Conversation
Edited 18 hours ago

I feel like a lot of the "it was DNS" is conceptually oversimplifying, and masking true root cause(s).

It makes sense to centralize naming. It makes sense to abstract naming away from IP addresses. People choose the risk of DNS centralization for understandable reasons.

But many of these outages are "this other thing broke, and it made DNS break". Most folks would never say "it was DNS" when it was a network problem that was preventing reaching the DNS servers. But a lot of the time, this isn't much different from that.

Don't get me wrong, every outage is an opportunity to learn and improve, both locally and centrally. I just want to shift the conversation to "it was DNS, because ...", and help people make informed risk trade-offs.

Approach it like the NTSB would: keep going until you know, and have recommendations for, all of the failure modes.

(And yes, I know a lot of it is humor. But we have to make sure that even the humor doesn't influence people to stop short in their analysis, or come to the wrong conclusion)

5
2
0
@tychotithonus As I see "this other thing" usually doesn't break everything. But if it breaks DNS, everything breaks, so DNS has a significance IMO, esp. because people often overlook this component.
1
0
1

I feel like outages in, and access to, the Internet itself are a good analogy here.

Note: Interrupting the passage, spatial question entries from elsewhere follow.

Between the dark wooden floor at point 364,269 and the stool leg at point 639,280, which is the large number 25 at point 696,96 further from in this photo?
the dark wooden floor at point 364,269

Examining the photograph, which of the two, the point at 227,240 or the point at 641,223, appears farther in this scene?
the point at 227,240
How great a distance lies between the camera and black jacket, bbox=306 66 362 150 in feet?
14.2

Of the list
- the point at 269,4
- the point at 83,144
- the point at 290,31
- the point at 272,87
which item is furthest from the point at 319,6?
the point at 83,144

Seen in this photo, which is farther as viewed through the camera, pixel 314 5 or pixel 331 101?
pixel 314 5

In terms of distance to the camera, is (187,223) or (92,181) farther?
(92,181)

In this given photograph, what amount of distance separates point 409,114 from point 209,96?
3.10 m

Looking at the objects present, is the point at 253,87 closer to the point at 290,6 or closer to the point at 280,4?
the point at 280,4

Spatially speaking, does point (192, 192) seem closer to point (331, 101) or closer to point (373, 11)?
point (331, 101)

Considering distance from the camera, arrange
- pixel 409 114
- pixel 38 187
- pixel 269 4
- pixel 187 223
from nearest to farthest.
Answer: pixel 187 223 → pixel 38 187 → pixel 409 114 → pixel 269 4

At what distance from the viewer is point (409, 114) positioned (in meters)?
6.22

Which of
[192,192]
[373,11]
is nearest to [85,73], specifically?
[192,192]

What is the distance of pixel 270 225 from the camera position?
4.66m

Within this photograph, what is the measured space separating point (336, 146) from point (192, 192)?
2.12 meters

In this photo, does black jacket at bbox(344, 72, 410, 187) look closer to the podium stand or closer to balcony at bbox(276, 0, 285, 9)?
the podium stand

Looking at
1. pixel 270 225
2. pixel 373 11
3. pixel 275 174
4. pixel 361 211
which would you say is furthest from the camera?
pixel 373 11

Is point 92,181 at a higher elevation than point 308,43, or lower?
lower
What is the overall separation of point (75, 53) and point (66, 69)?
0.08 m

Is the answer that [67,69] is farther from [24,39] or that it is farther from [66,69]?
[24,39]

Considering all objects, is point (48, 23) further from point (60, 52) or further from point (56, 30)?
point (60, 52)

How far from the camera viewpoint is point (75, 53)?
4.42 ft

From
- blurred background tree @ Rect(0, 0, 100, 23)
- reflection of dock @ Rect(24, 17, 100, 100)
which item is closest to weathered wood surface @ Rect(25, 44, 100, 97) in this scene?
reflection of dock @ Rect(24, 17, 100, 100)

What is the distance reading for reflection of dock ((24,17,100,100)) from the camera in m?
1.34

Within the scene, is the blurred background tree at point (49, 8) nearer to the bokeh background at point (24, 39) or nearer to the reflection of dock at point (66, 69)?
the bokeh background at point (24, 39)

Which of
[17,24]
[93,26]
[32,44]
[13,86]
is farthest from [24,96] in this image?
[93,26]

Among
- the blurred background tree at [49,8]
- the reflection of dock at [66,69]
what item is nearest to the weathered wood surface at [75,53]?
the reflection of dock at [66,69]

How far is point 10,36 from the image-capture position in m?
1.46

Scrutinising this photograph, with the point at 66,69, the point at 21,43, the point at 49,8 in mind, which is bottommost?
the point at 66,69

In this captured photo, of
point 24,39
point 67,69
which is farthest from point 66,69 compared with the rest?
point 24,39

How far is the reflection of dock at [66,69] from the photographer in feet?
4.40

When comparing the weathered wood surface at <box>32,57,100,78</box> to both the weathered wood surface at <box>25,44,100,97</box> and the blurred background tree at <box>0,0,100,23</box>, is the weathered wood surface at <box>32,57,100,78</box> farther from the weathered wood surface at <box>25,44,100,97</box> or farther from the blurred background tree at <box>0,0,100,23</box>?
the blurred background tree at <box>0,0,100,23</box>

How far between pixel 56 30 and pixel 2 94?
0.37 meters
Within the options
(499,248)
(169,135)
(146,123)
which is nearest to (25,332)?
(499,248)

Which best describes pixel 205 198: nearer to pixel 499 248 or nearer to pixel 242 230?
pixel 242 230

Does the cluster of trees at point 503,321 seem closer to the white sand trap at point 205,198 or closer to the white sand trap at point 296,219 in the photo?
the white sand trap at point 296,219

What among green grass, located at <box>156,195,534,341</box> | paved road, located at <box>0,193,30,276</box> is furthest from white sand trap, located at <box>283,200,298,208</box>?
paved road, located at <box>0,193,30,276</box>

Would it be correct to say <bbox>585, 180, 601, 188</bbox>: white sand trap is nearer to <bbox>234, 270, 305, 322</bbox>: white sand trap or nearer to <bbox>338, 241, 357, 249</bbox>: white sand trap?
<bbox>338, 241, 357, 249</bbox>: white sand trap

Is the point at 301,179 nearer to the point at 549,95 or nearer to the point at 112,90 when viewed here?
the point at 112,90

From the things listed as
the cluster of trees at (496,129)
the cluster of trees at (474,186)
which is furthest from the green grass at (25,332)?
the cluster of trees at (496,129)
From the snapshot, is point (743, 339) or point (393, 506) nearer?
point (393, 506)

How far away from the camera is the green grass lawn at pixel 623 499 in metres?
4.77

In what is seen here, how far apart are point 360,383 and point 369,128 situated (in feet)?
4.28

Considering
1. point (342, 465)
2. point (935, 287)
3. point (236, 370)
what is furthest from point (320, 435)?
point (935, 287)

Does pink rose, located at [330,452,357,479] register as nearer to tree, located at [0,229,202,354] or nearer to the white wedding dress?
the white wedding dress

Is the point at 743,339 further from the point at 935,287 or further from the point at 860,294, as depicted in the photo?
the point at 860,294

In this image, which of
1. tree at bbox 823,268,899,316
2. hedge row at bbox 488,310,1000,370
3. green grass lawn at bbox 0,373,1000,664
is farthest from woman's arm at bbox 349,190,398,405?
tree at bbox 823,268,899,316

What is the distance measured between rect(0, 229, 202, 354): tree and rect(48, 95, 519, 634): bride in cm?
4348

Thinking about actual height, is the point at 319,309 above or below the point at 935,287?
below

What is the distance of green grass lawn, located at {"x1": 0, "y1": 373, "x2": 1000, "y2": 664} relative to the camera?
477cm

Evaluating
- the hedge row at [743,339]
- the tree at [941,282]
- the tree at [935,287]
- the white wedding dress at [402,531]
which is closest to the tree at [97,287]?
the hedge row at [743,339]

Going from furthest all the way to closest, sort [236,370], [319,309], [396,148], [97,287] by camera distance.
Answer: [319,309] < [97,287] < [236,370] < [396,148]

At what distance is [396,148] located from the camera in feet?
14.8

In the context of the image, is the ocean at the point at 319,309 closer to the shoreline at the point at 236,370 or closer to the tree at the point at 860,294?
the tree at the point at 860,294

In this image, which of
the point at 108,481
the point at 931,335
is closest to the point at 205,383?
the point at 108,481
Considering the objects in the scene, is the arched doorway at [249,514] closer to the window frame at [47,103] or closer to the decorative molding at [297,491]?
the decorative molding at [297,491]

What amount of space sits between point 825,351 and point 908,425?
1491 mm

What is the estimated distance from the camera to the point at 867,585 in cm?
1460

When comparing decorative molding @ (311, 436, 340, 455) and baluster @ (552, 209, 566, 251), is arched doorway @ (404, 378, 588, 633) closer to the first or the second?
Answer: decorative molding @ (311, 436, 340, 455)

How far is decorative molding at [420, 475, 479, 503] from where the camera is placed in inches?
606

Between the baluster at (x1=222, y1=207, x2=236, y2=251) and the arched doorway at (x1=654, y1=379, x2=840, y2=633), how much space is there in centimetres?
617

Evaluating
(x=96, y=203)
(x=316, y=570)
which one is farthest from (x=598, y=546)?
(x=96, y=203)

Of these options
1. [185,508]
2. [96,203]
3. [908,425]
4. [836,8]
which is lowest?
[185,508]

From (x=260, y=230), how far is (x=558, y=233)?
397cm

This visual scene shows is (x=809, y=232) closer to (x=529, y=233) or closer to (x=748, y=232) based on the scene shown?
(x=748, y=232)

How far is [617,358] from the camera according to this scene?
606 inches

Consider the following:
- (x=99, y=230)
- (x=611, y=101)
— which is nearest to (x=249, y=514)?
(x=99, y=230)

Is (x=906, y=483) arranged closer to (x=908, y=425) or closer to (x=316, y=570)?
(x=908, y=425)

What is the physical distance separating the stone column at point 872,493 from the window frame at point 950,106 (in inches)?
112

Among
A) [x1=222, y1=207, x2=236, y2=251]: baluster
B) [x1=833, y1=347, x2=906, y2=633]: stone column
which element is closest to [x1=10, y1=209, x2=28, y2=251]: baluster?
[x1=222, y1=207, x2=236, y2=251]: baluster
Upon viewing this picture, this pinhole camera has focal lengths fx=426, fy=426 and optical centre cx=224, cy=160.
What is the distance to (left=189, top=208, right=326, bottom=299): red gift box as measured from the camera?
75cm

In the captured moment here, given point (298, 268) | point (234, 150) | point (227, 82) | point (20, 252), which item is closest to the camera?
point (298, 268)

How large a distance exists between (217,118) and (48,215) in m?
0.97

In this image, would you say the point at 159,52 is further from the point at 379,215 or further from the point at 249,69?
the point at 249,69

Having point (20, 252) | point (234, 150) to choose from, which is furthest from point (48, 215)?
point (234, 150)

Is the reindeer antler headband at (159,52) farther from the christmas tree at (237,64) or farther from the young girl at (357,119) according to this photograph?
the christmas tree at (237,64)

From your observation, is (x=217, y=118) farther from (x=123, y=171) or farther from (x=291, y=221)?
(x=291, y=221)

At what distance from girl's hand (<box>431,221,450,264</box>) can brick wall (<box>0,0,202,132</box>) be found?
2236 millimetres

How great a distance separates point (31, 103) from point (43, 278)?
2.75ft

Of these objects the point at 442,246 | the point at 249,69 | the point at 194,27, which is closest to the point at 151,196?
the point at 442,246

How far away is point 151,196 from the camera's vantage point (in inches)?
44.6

The Internet is very useful, and it makes sense to understand what happens when it's not available and ensure that you are consciously choosing what to make sure keeps working when it's gone, and how to do so, and how to test it.

This also applies to DNS.

0
1
0

@buherator Oh absolutely, I didn't mean to downplay the importance of DNS. I just want people to keep going, instead of hitting a DNS "wall" in the process of tracing root cause, and then just mentally stopping. 😅

1
1
1

@tychotithonus Loved the "masking the true root cause" which Amazon likely is investigating, resulting in changed processes and procedures (one hopes).

1
1
0

@tychotithonus

According to Amazon's issue page:

"Based on our investigation, the issue appears to be related to DNS resolution of the DynamoDB API endpoint in US-EAST-1." & "we recommend flushing your DNS caches."

So this was NOT caused by DNS but a bad change by Amazon themselves. DNS worked as intended and provided the information as designed.

You don't blame the database for wrongly entered information either.

It seems this outage was generated by Pilot Error and the system and procedures failing to mitigate or prevent pilot error.

1
1
0

@itisiboller I also hope everyone downstream is similarly diversifying, and by extension understanding their infrastructure better in the process!

0
2
0

@tychotithonus

However the "It's DNS" thing is a valid meme. Oftentimes ment to be humorous and ironic.

1
1
0

@simonzerafa It's a fair point, I don't mean to be Debbie Downer on that!

1
1
0

@tychotithonus @buherator "It was DNS, because the hardware running DNS was plugged out of the Internet. By a 🚜 tractor." 😅

0
0
0

@tychotithonus

I've seen one or two toots today where I wonder if those people are aware of the meme or are taking it far too seriously 🙂🖖

0
1
0